In vitro osteoclast inhibition and osteogenic differentiation effects of bone cement. (A) Schematic diagram of dual drug release regulating osteogenic and osteoclastic balance. (B) Cell proliferation of MSCs cultured with bone cement (n = 3). (C) Cell proliferation of BMMs cultured with bone cement (n = 3). (D) Images of TRAP, Fiactin staining and bone resorption pits. (E) Quantification of TRAP-positive cells (n = 3). (F) Quantification podosome count of osteoclast (n = 3). (G) Quantification of bone resorption area (n = 3). (H) Fluorescence quantitative PCR of CTSK, TRAP, NFATC, and MMP9 after 3 days of culture. (I) ALP stainning and Alizarin red S (ARS) staining. (J) Quantitative results of ALP activity. (K) Fluorescence quantitative PCR of ALP, RUNX2, OPG, and BMP2 after 7 days of culture, respectively (n = 3). (L) ELISA of RANKL and OPG and the ratio of OPG to RANKL (n = 3).

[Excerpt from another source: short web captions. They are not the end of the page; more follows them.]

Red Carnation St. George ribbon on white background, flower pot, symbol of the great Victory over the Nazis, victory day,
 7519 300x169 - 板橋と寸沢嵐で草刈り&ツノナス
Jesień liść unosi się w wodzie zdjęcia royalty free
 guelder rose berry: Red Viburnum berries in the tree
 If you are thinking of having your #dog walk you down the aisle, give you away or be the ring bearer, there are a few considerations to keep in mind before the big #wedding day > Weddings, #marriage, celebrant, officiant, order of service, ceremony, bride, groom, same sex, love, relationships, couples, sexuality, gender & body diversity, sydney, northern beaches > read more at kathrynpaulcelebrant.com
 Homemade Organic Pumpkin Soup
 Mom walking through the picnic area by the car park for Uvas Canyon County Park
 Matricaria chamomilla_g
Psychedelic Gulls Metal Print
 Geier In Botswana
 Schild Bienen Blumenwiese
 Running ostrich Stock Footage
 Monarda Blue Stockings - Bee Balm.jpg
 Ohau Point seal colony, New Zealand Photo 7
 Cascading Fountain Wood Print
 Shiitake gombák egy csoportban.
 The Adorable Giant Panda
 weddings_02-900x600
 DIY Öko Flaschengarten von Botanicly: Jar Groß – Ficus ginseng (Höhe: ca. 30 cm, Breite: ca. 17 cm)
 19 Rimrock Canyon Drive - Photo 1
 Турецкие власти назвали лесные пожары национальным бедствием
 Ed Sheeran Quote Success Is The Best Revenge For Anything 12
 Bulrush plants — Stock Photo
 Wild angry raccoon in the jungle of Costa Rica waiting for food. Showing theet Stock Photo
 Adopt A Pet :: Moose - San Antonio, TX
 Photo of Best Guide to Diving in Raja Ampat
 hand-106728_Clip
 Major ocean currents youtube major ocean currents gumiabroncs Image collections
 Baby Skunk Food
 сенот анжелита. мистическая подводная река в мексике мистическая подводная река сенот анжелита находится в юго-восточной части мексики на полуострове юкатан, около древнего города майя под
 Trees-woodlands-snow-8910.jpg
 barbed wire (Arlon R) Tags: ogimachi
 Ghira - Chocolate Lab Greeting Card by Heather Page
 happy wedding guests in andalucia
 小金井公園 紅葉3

2.5. Regulation of osteogenesis behaviour

Due to the excellent inhibitory effect of AS on osteoclasts, a significant inhibition of bone resorption was observed in in vitro osteoclast experiments. However, inhibition of osterolacst only decrease the bone resorption, which is difficult to achieve therapeutic effects in osteoporosis [38]. Therefore, combining osteogenesis was vital important to achieve bidirectional regulation between osteogenesis and osteoclastogenesis enhancing the therapeutic effect [21]. The biocompatibility and osteogenic activity of bone cement were evaluated by mesenchymal stem cells (MSCs). After 1, 3, and 5 days, there was no significant difference in cell viability among all groups, and all groups maintained a high cell survival rate (Fig. 4C and S9). After 7 days, ALP staining results showed that the pTMPC-SMA group had higher ALP expression, and the activity of ALP in pTMPC-Sr and pTMPC-SMA groups were significantly increased (p < 0.01). There was no significant difference between pTMPC and PMMA group (Fig. 4I and J). After 14 days, the mineralization status of BMSCs was evaluated by alizarin red staining (Fig. 4I). Obvious calcium deposition was observed in pTMPC-Sr and pTMPC-SMA group were observed. The drug-loaded pTMPC bone cement had more calcium nodules, indicating the promoting effect of strontium ranelate on bone formation [39].

In addition to the increased expression of ALP protein, the gene expression after 3 days of culture was analyzed by RT-PCR. Among the analyzed ALP, RUNX2, OPG, and BMP2 genes, the expression of OPG was significantly promoted in pTMPC-Sr and pTMPC-SMA groups (Fig. 4K). The RANKL/OPG signaling system plays an important role in regulating the balance of osteoblast and osteoclast, preventing abnormal increase or decrease of bone mass, thus maintaining normal bone tissue metabolism. The combination of RANKL secreted by osteoblast and RANK of osteoclast precursor promotes osteoclast differentiation. In order to further study the bidirectional regulatory effect of drug-loaded bone cement on osteogenic microenvironment. MSCs were stimulated and the levels of osteoprotectin and RANKL secreted by MSCs were detected by ELISA. After 7 days of culture, the expression of RANKL in pTMPC-Sr and pTMPC-SMA groups was significantly down-regulated, the expression of OPG was significantly up-regulated, and the ratio of OPG to RANKL in the material group was significantly increased (Fig. 4L). The results showed that strontium ranelate could decrease the expression of RANKL in osteoblasts and increase the expression of osteoprotegerin (OPG), which proved that strontium ranelate regulated the communication between osteoblasts and osteoclasts. In the RANKL-OPG-RANK pathway, RANK is the only osteoclast receptor of RANKL. Through cell-dependent contact recognition and binding with RANKL on the surface of osteoclast and osteoclast progenitor cells, RANK directly promotes osteoclast differentiation, activation, and maturation, and prevents osteoclast apoptosis [40]. It also regulates the transcription and expression of related genes. Thus, we believe that beyond the direct osteogenesis function, the up-regulation of the ratio of RANKL to OPG is very important to the regulation of the osteogenesis and osteoclast balance by inhibiting the osteoclast activity.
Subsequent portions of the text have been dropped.